The findings move researchers another step closer to understanding the life cycle of mast cells, and may help researchers develop new treatments for allergy and inflammatory responses in arthritis, multiple sclerosis and heart disease.
In the Journal of Immunology, published online Aug. 23, researchers demonstrated the means by which a cytokine called interferon gamma (IFNγ induces death of developing mast cells in a mouse model system. Although IFNγ induced cell death in developing mast cells, it did not affect the survival of mast cells that had already undergone differentiation.
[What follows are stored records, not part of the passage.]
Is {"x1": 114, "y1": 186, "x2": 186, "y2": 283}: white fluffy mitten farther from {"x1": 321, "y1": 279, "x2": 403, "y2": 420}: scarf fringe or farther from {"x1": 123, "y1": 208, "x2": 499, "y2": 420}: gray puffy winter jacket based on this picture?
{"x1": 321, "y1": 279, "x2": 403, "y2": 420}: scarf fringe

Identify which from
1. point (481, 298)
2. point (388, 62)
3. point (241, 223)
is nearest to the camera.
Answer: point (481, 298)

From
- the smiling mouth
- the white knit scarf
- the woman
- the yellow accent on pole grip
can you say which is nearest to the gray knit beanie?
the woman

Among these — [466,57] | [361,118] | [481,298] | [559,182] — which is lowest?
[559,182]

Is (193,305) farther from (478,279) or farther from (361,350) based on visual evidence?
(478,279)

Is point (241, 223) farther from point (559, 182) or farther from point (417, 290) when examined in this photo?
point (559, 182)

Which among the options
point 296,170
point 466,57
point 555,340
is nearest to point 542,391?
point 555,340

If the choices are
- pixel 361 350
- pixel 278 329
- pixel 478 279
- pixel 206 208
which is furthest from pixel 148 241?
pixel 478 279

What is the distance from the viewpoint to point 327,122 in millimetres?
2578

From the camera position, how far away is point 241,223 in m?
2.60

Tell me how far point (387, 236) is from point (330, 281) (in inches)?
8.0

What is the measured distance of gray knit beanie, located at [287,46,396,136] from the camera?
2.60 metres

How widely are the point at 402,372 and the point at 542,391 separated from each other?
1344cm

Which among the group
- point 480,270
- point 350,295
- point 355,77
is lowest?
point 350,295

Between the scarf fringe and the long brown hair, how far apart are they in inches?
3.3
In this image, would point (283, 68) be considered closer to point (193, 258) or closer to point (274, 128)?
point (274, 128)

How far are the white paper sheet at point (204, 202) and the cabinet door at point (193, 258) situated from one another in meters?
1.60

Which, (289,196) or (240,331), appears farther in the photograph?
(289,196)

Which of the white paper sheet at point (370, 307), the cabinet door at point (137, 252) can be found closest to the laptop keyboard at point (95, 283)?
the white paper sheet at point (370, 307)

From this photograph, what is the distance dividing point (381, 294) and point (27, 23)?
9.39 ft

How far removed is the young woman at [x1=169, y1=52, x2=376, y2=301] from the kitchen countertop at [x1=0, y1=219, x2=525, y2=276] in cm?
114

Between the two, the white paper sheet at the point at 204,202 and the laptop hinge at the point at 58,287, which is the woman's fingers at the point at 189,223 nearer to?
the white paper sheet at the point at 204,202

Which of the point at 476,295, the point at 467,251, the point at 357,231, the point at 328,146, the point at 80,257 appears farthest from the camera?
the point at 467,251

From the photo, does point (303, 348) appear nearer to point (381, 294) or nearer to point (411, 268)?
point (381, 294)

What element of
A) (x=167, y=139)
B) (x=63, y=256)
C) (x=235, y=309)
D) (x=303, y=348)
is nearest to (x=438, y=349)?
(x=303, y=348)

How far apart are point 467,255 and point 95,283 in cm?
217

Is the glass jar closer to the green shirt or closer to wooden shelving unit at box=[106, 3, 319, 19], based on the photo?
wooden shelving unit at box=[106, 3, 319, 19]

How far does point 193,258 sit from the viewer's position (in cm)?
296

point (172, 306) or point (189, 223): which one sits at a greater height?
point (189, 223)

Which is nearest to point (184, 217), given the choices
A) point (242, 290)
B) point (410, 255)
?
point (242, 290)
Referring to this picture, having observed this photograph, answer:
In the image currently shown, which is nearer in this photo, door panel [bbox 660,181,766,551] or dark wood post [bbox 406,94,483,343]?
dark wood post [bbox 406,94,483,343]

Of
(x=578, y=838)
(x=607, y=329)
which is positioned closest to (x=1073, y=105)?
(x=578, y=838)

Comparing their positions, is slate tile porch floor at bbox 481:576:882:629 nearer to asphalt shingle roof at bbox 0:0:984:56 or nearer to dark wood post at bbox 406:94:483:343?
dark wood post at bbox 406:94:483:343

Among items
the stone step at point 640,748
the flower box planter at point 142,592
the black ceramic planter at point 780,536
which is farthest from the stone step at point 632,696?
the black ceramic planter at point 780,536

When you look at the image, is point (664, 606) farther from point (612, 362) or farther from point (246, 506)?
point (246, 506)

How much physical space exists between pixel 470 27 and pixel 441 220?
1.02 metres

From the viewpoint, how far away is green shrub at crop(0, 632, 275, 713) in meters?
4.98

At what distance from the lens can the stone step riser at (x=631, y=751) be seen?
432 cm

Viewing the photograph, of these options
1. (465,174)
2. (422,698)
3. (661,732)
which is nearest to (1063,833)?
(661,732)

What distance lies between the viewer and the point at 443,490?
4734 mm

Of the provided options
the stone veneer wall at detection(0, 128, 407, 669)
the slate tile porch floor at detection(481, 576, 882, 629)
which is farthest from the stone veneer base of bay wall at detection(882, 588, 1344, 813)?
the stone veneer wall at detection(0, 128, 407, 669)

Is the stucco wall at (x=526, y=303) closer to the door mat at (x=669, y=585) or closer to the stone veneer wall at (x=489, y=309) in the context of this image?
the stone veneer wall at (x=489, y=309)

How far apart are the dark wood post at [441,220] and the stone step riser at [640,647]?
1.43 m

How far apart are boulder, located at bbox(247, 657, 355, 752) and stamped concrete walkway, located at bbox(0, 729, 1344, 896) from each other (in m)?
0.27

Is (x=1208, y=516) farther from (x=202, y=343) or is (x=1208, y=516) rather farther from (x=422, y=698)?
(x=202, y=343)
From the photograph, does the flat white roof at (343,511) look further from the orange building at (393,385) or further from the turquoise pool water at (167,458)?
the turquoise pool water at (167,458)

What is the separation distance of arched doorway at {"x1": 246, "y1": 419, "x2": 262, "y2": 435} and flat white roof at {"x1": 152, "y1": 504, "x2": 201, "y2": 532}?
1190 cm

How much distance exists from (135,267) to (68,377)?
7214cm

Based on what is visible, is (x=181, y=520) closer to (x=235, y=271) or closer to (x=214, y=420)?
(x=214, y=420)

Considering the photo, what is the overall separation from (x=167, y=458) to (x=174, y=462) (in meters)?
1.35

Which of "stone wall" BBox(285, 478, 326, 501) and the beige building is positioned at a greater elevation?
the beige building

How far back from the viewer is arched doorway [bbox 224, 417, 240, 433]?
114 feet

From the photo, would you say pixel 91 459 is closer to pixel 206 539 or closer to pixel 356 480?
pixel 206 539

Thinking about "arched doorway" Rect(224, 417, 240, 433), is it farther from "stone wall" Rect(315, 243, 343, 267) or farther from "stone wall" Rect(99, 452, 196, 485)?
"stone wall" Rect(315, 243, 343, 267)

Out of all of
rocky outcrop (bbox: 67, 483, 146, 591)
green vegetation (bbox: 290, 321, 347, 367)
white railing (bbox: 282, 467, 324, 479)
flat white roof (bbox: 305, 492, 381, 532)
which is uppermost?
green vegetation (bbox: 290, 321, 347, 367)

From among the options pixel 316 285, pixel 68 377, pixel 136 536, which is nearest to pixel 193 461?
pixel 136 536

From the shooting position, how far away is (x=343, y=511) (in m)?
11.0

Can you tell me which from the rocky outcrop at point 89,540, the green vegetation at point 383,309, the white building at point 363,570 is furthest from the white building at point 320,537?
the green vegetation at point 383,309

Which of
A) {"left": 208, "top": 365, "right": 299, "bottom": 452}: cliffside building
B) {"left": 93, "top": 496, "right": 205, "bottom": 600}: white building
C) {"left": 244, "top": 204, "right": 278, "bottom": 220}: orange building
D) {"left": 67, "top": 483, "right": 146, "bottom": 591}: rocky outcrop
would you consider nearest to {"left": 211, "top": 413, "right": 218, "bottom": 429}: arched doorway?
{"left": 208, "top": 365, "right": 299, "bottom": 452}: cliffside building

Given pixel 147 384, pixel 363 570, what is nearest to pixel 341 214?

"We believe that cytokines, such as interferon gamma, are an important means of controlling mast cell function in the body," said John J. Ryan, Ph.D., associate professor of biology at VCU and lead author of the study. "Because mast cells cause inflammation, regulating how many mast cells the body makes, where they go, what they do, and when they die can have a huge impact on health and disease.
"For example, there has been one report of a patient with mastocytosis, which is a type of pre-leukemia where mast cells proliferate abnormally, that showed improvement with IFNγ treatment," he said. "It is possible that other mast cell-related diseases, such as asthma, may respond to IFNγ treatment."
According to Ryan, mast cells are packed with granules containing histamine and are present in nearly all tissues except blood. When mast cells are activated, inflammatory substances such as histamine, heparin and a number of cytokines are rapidly released into the tissues and blood, promoting an allergic reaction.